Dissertations, Theses, and Capstone Projects

Date of Degree

6-2026

Document Type

Master's Thesis

Degree Name

Master of Science

Program

Data Analysis & Visualization

Advisor

David S. Reynolds

Subject Categories

Digital Humanities | History of Science, Technology, and Medicine | Statistical Models | United States History | Vital and Health Statistics

Keywords

Five Points, quantitative history, urban reform, sanitary reform, environmental history, digital humanities

Abstract

This work reexamines the Croton Aqueduct’s role in public health by shifting analysis from the citywide level to the ward level, revealing that infrastructure expansion did not produce uniform benefits across New York City. When the Croton Aqueduct opened in 1842, it was celebrated as an achievement that would deliver pure water and eliminate disease. However, only seven years after its opening, in 1849, cholera returned with greater force in the Sixth Ward. This work shows that the uneven distribution of Croton infrastructure corresponded with uneven cholera mortality rates, challenging narratives that present Croton as a singular triumph of urban reform.

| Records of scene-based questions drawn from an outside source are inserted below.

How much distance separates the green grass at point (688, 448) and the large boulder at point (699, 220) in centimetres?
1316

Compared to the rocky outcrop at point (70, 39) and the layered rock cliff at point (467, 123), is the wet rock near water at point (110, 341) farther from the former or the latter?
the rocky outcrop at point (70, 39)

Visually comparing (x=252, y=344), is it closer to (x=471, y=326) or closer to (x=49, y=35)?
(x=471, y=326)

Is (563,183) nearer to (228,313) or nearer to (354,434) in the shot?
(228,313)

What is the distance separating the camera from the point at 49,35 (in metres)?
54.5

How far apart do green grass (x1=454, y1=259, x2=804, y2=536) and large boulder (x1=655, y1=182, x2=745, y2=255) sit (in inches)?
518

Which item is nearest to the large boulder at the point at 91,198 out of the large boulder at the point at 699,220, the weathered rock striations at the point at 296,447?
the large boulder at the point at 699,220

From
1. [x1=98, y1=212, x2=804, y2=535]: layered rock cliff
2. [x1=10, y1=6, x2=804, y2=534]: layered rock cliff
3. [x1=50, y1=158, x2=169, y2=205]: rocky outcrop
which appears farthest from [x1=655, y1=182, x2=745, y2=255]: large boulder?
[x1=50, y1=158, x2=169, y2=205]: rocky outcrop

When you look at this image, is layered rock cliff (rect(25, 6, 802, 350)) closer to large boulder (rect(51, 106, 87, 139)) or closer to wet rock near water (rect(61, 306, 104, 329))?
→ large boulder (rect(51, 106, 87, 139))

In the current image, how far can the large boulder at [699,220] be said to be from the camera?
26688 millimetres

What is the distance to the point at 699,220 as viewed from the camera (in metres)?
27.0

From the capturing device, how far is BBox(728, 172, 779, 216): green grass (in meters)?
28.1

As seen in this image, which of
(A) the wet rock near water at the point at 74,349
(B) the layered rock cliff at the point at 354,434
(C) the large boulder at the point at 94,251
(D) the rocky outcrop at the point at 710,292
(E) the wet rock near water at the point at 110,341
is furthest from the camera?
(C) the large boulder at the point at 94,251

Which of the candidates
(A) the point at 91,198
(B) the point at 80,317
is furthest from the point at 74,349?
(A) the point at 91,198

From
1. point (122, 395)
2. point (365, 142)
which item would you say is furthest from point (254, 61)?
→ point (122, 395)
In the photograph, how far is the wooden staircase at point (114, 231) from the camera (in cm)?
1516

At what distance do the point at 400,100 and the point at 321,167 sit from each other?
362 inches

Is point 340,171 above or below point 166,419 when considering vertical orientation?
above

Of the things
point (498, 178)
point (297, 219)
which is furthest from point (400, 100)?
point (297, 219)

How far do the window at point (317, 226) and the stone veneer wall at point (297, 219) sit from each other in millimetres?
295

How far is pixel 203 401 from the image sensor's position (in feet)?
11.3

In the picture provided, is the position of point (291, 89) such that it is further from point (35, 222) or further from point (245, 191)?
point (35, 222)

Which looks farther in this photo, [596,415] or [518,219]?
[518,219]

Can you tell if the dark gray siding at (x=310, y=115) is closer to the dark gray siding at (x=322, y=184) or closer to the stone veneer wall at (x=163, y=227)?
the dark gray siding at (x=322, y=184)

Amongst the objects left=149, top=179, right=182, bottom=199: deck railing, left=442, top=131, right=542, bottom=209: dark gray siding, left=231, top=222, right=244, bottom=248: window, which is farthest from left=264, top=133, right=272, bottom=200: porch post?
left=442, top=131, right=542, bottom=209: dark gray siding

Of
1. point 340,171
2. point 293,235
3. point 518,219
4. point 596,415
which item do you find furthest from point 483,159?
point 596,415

A manually constructed ward-level dataset compiled from municipal records, census data, newspaper sources, and historical maps, was used for analyses. Ordinary least squares regression and k-means clustering were performed to assess whether differences in population density, sewer infrastructure, and Croton water distribution corresponded to measurable differences in cholera mortality across wards in 1849. Results indicate that wards, such as the Sixth, characterized by higher population density, weaker sewer infrastructure, and lower Croton water penetration experienced higher cholera mortality rates, with hydrant density emerging as the variable most associated with reduced mortality. Archival research, informed by what the ward-level analysis uncovered, reveals that this uneven distribution was the product of a financing model that excluded the poor, a corrupt political system, and absentee landlords. Contemporary scientific understanding further compounded these failures, attributing cholera vulnerability to moral failings and intemperance rather than environmental exposure, concealing the structural causes of uneven mortality. Furthermore, archival evidence demonstrates that even where Croton infrastructure existed, both quantity of water supplied and the reach of its distribution were insufficient to support the needs of the population.

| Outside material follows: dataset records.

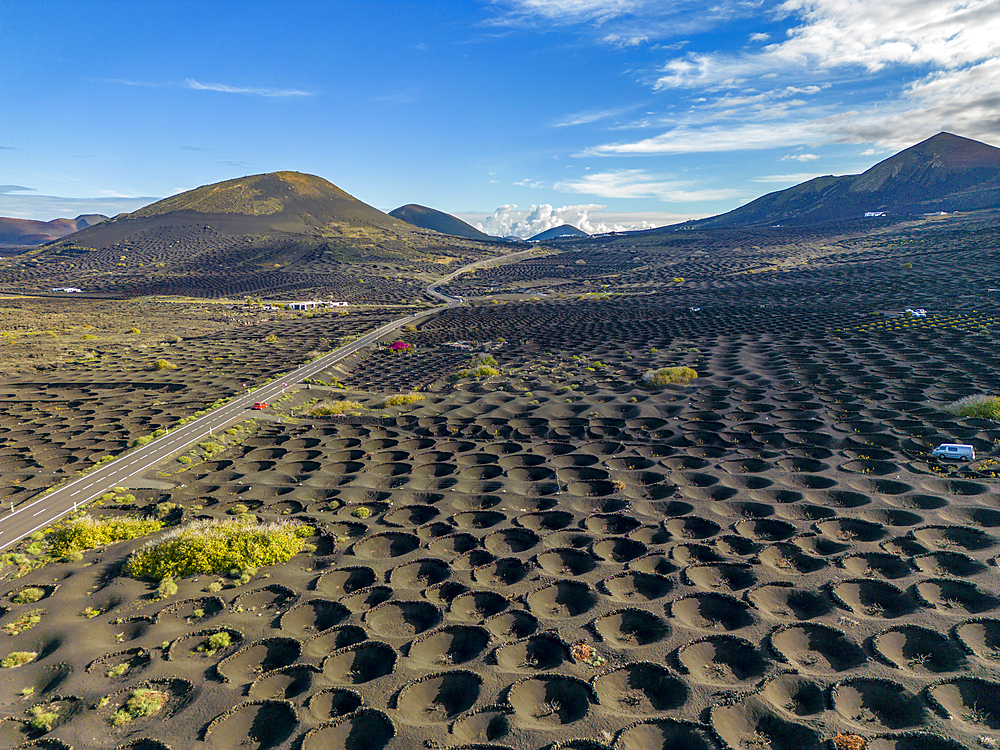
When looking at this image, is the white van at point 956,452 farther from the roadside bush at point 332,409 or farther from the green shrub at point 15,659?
the roadside bush at point 332,409

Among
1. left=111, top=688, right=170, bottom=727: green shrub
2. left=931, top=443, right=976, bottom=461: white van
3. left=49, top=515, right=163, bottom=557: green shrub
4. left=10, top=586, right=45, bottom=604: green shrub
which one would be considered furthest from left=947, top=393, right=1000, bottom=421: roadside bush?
left=10, top=586, right=45, bottom=604: green shrub

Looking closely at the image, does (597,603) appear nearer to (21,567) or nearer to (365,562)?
(365,562)

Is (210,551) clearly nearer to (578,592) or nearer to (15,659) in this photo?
(15,659)

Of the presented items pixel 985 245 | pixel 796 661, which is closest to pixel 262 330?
pixel 796 661

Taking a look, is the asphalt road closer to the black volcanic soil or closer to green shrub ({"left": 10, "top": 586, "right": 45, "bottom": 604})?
the black volcanic soil

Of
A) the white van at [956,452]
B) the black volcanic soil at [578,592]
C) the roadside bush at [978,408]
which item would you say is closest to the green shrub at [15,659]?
the black volcanic soil at [578,592]
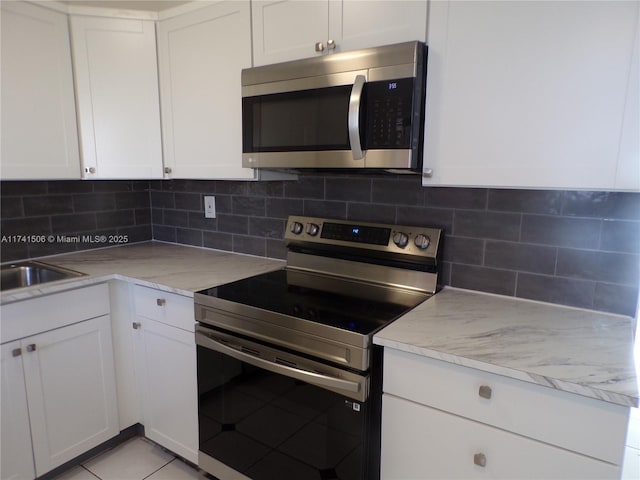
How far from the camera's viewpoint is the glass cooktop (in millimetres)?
1395

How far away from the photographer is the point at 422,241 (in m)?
1.69

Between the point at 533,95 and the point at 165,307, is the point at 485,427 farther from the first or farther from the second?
Answer: the point at 165,307

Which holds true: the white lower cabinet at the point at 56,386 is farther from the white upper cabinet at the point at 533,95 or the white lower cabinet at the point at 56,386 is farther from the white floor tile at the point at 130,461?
the white upper cabinet at the point at 533,95

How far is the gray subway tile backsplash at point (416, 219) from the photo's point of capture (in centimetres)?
143

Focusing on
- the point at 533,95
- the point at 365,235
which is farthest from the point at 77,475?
the point at 533,95

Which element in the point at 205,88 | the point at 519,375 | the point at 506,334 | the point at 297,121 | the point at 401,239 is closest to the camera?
the point at 519,375

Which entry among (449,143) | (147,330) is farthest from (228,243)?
(449,143)

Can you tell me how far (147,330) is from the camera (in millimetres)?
1936

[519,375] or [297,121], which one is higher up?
[297,121]

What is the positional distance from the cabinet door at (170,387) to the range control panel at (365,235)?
2.24 feet

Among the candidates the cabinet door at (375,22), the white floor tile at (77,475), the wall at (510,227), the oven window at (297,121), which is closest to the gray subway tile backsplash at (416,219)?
the wall at (510,227)

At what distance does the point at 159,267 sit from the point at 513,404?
1.63 m

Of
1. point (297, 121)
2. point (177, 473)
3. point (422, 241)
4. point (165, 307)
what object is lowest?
point (177, 473)

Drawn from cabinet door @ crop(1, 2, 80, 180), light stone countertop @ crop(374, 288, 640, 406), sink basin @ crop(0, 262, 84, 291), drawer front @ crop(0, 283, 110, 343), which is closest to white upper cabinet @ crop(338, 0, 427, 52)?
light stone countertop @ crop(374, 288, 640, 406)
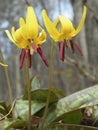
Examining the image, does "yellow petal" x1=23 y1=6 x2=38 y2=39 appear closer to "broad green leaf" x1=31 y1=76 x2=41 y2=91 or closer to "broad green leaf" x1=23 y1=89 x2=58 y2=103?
"broad green leaf" x1=23 y1=89 x2=58 y2=103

The findings are examined through a microhistorical lens, inspired by John Snow’s 1854 cholera investigation in London as a model for understanding how neighborhood-scale analysis can uncover patterns hidden within citywide data. This approach directs the analysis to the Sixth Ward and the residents within it, restoring names to the mortality counts and uncovering the environmental hazards that aggregate numbers alone cannot capture. Croton’s promise did not reach everyone equally, and understanding why and who was left behind requires looking not at the city as a whole, but ward by ward.